Goal: Lay out everything in the records from the line containing "In the scene pictured, from" down to the line containing "Answer: [755,135], [667,277], [260,111]" as a JSON list of strings, one string per line, omitting blank lines.

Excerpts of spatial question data
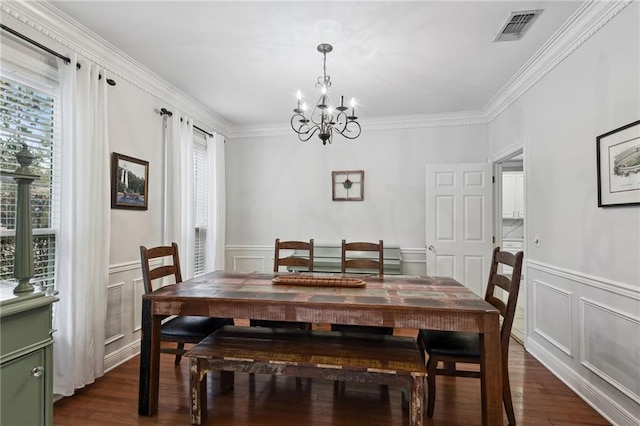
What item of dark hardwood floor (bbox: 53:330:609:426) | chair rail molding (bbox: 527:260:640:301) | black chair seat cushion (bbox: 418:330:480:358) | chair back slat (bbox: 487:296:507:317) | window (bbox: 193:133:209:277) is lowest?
dark hardwood floor (bbox: 53:330:609:426)

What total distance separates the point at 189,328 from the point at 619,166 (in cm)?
304

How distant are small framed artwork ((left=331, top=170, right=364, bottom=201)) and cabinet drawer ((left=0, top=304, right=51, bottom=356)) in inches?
143

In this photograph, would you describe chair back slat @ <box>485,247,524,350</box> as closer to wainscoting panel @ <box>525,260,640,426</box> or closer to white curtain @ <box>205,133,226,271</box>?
wainscoting panel @ <box>525,260,640,426</box>

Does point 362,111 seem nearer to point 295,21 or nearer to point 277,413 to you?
point 295,21

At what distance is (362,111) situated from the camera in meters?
4.22

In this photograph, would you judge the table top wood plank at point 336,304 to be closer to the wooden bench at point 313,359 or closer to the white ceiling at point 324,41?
the wooden bench at point 313,359

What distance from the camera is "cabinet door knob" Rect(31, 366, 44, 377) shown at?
4.41 ft

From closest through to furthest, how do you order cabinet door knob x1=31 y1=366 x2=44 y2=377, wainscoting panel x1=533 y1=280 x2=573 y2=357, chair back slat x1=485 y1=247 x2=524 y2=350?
1. cabinet door knob x1=31 y1=366 x2=44 y2=377
2. chair back slat x1=485 y1=247 x2=524 y2=350
3. wainscoting panel x1=533 y1=280 x2=573 y2=357

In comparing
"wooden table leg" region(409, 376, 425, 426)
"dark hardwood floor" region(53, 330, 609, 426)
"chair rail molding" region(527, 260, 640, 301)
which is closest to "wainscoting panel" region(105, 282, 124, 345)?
"dark hardwood floor" region(53, 330, 609, 426)

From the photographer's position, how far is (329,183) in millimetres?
4688

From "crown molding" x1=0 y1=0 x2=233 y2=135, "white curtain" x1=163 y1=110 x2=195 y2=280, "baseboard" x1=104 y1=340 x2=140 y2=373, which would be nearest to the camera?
"crown molding" x1=0 y1=0 x2=233 y2=135

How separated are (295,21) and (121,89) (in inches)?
67.7

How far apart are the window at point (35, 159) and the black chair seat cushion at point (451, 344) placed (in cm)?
264

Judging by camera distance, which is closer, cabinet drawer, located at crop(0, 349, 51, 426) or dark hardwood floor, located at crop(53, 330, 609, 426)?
cabinet drawer, located at crop(0, 349, 51, 426)
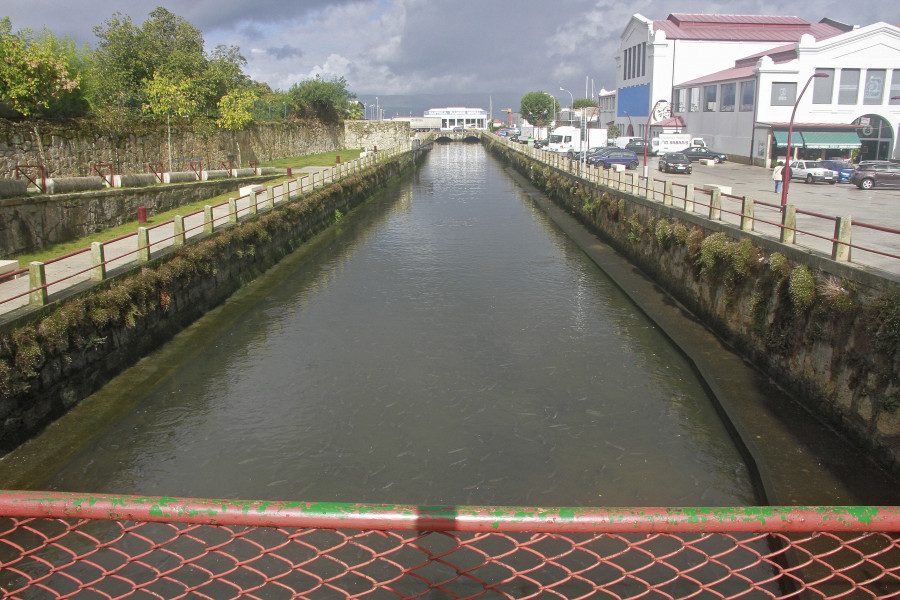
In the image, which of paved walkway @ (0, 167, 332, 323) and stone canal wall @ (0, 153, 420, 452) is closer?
stone canal wall @ (0, 153, 420, 452)

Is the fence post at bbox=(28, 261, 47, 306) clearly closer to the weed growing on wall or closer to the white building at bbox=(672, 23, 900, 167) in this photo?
the weed growing on wall

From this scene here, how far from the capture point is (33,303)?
11.5 m

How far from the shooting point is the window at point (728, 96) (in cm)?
5454

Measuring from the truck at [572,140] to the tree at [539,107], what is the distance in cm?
7350

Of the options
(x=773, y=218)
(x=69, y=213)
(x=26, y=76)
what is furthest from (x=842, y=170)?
(x=26, y=76)

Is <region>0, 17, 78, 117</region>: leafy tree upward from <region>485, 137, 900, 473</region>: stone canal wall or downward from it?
upward

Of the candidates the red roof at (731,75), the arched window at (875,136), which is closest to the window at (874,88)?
the arched window at (875,136)

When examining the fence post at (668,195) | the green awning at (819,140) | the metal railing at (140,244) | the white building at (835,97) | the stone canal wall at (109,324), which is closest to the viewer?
the stone canal wall at (109,324)

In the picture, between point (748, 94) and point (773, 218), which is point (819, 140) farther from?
point (773, 218)

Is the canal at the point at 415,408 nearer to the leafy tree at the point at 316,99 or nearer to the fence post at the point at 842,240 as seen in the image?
the fence post at the point at 842,240

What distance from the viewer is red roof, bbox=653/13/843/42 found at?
68.0m

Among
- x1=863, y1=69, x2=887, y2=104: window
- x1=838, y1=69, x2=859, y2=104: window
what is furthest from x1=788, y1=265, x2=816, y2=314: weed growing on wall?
x1=863, y1=69, x2=887, y2=104: window

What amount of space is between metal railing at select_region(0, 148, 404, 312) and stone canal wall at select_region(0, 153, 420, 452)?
337mm

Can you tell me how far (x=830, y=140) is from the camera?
47.4 metres
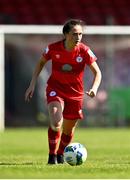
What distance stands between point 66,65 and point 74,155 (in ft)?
3.42

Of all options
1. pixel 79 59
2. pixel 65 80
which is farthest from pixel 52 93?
pixel 79 59

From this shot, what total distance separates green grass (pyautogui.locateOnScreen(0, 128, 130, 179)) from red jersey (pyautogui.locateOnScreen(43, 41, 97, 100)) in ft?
2.76

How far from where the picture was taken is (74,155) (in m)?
8.95

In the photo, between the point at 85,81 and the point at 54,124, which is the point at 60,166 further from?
the point at 85,81

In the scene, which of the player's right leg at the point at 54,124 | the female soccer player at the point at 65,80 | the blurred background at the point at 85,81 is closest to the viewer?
the player's right leg at the point at 54,124

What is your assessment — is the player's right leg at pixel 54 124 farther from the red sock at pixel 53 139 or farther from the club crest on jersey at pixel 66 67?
the club crest on jersey at pixel 66 67

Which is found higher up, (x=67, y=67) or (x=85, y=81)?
(x=67, y=67)

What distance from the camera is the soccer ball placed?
8.95 m

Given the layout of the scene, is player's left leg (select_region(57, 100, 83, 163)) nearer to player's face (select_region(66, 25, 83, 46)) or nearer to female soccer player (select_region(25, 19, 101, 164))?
female soccer player (select_region(25, 19, 101, 164))

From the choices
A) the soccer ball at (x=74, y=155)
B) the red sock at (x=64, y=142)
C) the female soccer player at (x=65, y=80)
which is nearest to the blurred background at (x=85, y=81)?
the red sock at (x=64, y=142)

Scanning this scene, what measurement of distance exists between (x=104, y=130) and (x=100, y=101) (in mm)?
1065

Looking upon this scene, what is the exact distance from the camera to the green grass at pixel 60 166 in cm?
795

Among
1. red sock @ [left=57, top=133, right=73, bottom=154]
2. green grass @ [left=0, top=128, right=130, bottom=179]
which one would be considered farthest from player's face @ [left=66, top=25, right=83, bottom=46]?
green grass @ [left=0, top=128, right=130, bottom=179]

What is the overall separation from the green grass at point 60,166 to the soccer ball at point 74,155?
0.09m
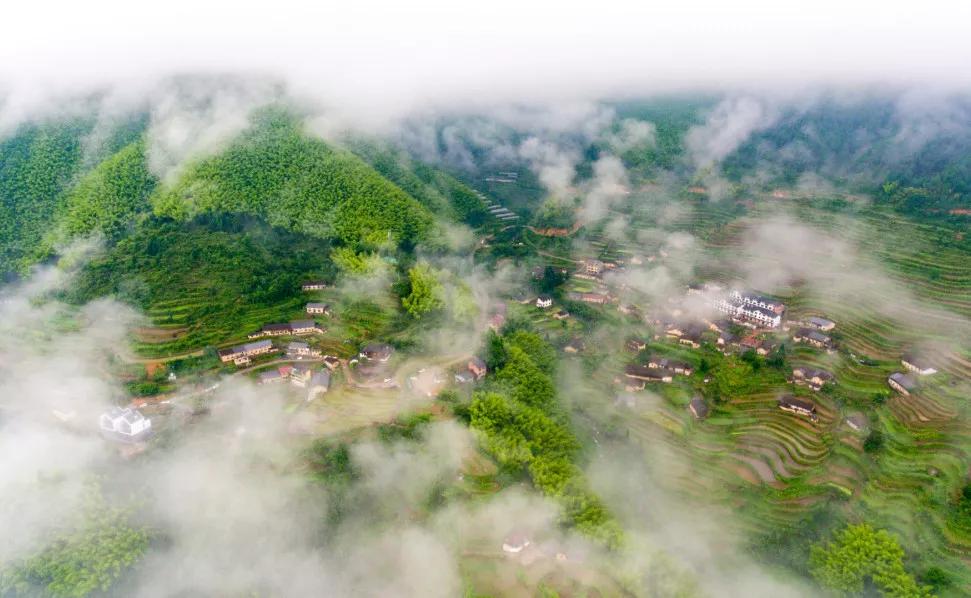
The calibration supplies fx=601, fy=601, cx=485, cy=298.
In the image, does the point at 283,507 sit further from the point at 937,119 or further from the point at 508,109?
Answer: the point at 937,119

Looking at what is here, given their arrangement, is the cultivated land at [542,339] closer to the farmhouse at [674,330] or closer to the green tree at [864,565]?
the farmhouse at [674,330]

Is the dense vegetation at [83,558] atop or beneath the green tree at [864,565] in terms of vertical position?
beneath

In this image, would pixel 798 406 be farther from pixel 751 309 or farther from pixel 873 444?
A: pixel 751 309

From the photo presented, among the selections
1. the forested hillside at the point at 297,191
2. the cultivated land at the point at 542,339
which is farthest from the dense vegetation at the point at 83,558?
the forested hillside at the point at 297,191

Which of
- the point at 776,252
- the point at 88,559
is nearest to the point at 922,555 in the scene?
the point at 776,252

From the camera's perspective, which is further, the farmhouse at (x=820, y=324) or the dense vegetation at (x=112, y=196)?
the dense vegetation at (x=112, y=196)

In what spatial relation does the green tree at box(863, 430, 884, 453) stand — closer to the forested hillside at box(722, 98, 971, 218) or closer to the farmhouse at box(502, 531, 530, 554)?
the farmhouse at box(502, 531, 530, 554)
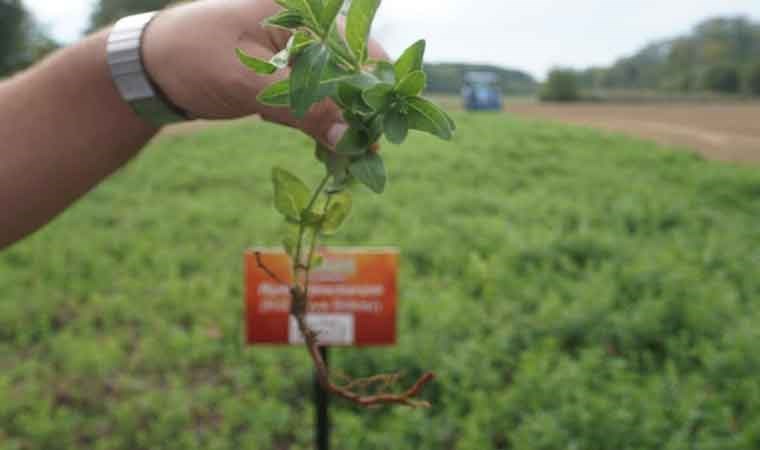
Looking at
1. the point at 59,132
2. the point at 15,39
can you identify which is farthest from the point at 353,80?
the point at 15,39

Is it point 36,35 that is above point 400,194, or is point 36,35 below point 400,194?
above

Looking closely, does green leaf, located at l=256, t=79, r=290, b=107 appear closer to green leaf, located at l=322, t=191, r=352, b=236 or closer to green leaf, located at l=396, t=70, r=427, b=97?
green leaf, located at l=396, t=70, r=427, b=97

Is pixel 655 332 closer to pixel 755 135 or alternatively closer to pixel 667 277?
pixel 667 277

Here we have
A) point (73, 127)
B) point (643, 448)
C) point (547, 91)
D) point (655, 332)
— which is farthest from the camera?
point (547, 91)

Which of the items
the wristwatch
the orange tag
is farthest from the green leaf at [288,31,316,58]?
the orange tag

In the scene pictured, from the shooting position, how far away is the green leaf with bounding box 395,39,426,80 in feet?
1.38

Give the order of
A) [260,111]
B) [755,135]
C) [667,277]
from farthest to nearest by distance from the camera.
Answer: [755,135], [667,277], [260,111]

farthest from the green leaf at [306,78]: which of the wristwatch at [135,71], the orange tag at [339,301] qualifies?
the orange tag at [339,301]

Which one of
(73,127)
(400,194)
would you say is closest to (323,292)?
(73,127)

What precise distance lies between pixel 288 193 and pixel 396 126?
180 mm

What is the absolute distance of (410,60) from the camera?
16.7 inches

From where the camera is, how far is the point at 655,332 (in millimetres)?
2406

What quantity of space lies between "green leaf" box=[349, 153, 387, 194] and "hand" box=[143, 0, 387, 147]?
0.24 meters

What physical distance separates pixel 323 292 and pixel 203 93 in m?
0.52
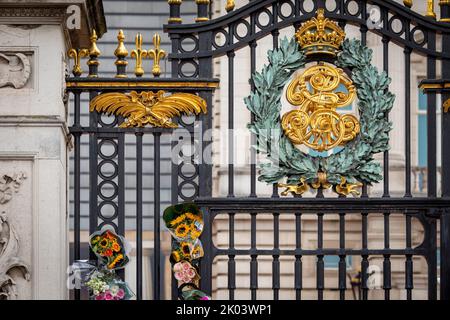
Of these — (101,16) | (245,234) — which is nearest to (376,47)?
(245,234)

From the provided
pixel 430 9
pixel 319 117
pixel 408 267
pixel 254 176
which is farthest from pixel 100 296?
pixel 430 9

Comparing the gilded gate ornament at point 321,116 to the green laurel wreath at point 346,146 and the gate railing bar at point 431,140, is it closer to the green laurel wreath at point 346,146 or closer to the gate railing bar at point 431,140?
the green laurel wreath at point 346,146

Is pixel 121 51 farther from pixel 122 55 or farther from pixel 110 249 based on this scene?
pixel 110 249

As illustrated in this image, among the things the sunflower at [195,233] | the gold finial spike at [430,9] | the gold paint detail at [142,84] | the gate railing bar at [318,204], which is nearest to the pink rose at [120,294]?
the sunflower at [195,233]

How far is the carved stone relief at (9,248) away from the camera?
16375mm

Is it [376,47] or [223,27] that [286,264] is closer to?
[376,47]

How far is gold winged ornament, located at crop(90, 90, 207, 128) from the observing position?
17094mm

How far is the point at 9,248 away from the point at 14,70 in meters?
1.55

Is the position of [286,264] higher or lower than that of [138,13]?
lower

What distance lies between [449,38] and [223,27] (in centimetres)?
203

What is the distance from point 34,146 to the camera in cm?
1653

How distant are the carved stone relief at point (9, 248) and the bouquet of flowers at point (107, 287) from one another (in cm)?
65

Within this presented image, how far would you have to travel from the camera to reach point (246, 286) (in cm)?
3027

Correct answer:
[
  "In the scene pictured, from the shooting position, how far away is the green leaf with bounding box 395,39,426,80 in feet?",
  "1.38",
  "Give the order of",
  "A) [260,111]",
  "B) [755,135]",
  "C) [667,277]",
  "from farthest to nearest by distance from the camera.",
  "Answer: [755,135], [667,277], [260,111]"
]